REQUEST —
Everything from the line that contains "Relative to the gray" through the last line of the listing must be copied exactly, with both of those lines included and no others.

(Part of a data file)
==================================================

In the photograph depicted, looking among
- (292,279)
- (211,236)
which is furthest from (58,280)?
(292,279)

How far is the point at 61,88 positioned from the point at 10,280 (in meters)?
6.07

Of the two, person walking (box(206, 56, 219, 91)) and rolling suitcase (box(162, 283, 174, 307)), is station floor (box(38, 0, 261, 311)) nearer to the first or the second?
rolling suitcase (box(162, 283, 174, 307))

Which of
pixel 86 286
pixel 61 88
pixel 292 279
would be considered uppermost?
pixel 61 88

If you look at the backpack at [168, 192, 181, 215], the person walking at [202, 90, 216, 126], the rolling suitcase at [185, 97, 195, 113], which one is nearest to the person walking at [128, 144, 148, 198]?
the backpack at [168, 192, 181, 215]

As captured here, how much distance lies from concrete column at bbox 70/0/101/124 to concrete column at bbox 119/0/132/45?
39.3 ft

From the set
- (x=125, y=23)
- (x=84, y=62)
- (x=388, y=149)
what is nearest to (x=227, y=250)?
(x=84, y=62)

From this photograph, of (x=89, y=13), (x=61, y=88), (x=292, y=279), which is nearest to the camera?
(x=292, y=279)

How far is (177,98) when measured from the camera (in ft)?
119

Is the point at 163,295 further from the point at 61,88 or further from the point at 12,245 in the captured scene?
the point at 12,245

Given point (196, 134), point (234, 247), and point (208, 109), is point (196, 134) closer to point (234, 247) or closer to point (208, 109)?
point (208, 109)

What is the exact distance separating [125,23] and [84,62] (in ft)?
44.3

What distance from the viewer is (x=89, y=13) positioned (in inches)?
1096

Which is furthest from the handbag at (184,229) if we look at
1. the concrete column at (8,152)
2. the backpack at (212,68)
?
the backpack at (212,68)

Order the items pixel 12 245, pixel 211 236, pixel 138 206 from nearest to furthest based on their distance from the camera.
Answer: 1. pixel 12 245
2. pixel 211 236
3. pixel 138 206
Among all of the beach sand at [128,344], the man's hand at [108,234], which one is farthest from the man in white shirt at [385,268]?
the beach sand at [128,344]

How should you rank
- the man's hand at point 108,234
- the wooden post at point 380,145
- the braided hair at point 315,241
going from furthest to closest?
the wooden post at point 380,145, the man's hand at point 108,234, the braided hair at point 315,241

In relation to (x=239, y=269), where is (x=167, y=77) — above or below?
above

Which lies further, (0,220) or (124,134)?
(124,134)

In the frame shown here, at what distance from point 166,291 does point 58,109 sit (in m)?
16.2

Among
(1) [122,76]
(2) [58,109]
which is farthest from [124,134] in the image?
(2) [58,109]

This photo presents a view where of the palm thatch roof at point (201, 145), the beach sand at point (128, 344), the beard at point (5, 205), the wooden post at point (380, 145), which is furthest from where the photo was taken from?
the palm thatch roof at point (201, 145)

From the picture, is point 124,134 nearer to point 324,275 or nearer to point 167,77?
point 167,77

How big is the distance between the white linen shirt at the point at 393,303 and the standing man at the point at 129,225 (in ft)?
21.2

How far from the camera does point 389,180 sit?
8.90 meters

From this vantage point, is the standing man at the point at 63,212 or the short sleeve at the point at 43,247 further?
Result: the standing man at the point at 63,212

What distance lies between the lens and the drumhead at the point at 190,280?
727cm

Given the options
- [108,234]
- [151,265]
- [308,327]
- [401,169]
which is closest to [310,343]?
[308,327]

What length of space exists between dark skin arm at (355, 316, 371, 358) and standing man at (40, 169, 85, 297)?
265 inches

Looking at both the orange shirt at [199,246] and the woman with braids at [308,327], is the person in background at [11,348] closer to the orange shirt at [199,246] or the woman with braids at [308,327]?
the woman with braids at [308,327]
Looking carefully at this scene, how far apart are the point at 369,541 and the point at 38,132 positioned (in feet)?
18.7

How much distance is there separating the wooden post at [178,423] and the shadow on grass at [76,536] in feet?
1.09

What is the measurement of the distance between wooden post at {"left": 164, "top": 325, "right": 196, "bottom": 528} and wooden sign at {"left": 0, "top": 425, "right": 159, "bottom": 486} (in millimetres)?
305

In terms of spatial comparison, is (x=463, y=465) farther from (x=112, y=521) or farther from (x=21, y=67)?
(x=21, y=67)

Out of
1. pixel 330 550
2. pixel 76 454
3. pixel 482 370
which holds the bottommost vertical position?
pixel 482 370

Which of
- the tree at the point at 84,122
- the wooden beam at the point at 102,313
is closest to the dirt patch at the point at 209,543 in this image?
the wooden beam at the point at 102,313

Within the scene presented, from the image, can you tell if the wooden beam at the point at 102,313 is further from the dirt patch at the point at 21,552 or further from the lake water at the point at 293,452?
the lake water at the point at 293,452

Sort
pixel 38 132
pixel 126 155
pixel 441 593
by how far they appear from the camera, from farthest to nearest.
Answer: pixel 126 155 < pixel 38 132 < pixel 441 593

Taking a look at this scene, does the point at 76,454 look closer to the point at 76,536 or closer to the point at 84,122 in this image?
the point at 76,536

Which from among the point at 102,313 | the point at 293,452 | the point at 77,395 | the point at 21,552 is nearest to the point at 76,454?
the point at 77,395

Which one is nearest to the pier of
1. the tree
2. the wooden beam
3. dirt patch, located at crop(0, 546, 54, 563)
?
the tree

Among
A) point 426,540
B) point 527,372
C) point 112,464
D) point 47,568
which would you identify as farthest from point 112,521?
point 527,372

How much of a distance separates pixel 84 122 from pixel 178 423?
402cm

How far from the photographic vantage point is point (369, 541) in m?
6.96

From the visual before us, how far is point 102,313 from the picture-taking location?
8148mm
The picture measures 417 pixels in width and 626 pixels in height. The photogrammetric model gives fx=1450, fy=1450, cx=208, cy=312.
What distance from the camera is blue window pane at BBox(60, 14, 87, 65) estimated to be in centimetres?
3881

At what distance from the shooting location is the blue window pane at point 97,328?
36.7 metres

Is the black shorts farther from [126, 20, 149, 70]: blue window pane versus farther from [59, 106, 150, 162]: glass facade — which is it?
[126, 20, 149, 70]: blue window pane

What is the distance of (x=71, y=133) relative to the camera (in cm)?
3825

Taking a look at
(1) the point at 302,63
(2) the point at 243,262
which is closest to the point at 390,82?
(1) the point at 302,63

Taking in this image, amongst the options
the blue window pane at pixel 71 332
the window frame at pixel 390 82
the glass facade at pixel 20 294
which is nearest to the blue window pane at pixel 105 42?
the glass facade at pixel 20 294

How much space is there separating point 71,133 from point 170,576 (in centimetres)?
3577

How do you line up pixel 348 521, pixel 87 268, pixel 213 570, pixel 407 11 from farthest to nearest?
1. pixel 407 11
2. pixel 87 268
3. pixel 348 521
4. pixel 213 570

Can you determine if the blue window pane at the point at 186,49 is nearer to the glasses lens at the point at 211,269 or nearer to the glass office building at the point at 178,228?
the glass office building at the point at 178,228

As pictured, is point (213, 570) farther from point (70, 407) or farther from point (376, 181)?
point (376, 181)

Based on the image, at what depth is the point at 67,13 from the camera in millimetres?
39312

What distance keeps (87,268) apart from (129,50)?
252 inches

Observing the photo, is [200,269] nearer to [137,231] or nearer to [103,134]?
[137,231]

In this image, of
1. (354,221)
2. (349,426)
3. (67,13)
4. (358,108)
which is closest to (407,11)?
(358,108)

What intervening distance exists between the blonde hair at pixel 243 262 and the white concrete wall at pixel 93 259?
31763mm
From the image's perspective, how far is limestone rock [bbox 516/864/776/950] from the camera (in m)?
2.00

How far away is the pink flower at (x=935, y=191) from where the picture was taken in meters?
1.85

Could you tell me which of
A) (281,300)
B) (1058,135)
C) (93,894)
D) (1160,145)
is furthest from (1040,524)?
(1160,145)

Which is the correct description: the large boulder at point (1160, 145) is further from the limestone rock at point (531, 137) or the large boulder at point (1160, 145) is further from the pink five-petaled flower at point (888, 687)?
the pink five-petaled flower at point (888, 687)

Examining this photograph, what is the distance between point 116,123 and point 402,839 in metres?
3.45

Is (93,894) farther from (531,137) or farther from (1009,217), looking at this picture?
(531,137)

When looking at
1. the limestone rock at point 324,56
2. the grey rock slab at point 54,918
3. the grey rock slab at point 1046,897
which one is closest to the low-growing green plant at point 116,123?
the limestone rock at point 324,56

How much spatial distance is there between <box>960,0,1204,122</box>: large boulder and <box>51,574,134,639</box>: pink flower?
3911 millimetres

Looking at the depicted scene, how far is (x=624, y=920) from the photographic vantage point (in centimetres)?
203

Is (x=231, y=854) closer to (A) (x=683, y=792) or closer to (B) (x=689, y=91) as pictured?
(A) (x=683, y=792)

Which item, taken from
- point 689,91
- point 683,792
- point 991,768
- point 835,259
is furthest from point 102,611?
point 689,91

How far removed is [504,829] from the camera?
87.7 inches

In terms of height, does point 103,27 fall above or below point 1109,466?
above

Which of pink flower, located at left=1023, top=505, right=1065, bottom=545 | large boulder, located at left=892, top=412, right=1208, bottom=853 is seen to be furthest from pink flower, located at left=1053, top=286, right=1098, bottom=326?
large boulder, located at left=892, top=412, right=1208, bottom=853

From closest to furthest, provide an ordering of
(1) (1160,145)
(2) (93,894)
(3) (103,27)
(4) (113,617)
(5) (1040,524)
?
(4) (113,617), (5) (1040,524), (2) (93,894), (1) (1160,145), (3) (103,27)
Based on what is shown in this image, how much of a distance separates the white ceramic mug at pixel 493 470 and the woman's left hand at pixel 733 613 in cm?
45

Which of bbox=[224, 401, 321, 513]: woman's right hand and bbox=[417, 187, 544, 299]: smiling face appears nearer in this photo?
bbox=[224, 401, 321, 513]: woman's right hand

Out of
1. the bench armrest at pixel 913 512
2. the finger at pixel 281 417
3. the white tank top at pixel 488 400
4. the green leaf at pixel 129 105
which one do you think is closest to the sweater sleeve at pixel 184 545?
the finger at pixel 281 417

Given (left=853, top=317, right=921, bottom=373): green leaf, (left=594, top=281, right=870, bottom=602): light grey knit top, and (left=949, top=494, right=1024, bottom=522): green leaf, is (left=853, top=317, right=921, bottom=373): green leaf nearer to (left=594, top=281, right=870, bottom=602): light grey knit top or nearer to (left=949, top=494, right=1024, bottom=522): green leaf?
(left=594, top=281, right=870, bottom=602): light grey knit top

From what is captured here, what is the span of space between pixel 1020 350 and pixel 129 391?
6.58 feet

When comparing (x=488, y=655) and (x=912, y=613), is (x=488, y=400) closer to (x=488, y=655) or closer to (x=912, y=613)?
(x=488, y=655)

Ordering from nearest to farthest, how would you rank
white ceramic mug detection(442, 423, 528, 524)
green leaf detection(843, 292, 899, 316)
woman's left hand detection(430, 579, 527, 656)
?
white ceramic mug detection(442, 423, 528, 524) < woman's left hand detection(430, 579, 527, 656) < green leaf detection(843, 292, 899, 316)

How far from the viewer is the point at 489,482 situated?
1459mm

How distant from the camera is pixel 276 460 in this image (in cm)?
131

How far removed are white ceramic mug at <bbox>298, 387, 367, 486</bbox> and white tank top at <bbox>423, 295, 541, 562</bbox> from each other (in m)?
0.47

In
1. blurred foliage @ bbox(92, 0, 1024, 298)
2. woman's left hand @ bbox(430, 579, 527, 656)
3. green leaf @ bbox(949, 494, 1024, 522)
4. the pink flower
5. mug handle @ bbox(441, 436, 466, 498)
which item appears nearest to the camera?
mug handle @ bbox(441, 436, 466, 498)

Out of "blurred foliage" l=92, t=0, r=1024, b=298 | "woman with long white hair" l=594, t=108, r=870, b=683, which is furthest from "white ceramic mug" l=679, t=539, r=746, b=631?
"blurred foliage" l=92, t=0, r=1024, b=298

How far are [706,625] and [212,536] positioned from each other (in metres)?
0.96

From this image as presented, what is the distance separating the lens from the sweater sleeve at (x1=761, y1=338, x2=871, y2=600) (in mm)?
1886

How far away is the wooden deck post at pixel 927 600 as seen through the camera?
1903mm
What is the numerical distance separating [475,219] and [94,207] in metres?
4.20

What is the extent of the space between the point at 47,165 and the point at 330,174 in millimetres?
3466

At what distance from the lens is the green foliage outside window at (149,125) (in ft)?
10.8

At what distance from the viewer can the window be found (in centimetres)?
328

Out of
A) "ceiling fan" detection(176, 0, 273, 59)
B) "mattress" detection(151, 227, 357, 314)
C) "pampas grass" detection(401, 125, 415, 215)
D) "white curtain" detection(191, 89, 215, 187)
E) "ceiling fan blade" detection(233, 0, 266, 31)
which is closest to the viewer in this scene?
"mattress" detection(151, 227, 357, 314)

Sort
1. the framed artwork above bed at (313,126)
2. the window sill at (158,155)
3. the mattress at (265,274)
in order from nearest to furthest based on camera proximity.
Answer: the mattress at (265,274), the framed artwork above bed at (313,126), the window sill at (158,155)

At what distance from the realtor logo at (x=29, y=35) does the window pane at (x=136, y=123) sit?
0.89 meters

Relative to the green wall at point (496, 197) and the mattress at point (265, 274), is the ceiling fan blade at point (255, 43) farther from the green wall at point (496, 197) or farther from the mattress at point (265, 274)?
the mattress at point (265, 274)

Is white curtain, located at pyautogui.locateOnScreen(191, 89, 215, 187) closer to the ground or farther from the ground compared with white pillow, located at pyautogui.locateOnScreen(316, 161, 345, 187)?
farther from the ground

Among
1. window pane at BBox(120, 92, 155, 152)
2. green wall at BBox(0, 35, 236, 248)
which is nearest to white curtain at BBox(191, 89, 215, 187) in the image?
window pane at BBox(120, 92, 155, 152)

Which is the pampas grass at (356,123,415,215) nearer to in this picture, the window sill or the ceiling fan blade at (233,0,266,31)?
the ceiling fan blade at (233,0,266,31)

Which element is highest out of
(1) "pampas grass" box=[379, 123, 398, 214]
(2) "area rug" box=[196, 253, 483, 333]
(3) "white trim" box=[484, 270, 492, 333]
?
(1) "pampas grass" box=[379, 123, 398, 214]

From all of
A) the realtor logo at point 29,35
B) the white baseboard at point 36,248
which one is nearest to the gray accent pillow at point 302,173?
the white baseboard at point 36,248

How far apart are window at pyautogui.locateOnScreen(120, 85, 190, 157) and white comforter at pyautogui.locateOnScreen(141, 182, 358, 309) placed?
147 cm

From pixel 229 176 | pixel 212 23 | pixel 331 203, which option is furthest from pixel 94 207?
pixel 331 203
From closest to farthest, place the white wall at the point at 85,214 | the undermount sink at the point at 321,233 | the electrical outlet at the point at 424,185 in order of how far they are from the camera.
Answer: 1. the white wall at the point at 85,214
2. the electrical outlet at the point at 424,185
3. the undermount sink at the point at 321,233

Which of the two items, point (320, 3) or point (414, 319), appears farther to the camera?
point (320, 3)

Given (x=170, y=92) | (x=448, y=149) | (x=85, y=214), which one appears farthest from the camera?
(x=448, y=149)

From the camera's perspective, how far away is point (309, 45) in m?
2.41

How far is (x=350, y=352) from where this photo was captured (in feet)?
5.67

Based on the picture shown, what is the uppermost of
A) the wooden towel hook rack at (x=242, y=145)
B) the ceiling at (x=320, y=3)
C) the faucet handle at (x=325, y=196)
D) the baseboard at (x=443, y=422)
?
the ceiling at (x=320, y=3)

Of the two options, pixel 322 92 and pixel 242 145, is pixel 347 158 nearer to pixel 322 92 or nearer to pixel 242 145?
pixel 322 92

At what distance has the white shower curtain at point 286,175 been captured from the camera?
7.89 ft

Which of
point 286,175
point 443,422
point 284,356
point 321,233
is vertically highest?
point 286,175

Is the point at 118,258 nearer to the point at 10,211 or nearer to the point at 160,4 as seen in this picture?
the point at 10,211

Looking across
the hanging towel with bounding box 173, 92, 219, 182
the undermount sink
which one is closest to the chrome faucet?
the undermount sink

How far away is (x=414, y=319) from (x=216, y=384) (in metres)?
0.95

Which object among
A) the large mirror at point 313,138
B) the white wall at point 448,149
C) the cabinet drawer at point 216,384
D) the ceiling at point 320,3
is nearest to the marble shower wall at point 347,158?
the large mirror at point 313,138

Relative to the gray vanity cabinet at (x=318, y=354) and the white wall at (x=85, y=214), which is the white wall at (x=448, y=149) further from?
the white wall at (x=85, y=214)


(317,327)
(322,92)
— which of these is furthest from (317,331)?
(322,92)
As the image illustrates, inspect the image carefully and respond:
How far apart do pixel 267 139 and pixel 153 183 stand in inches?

==================================================

THE RESULT —
Relative to the gray vanity cabinet at (x=318, y=354) and the white wall at (x=85, y=214), which is the white wall at (x=448, y=149) further from?
the white wall at (x=85, y=214)


(317,327)
(322,92)
— which of these is furthest from (317,331)?
(322,92)
As the image illustrates, inspect the image carefully and respond:
How far apart do pixel 267 139 and pixel 153 183 stand in inches?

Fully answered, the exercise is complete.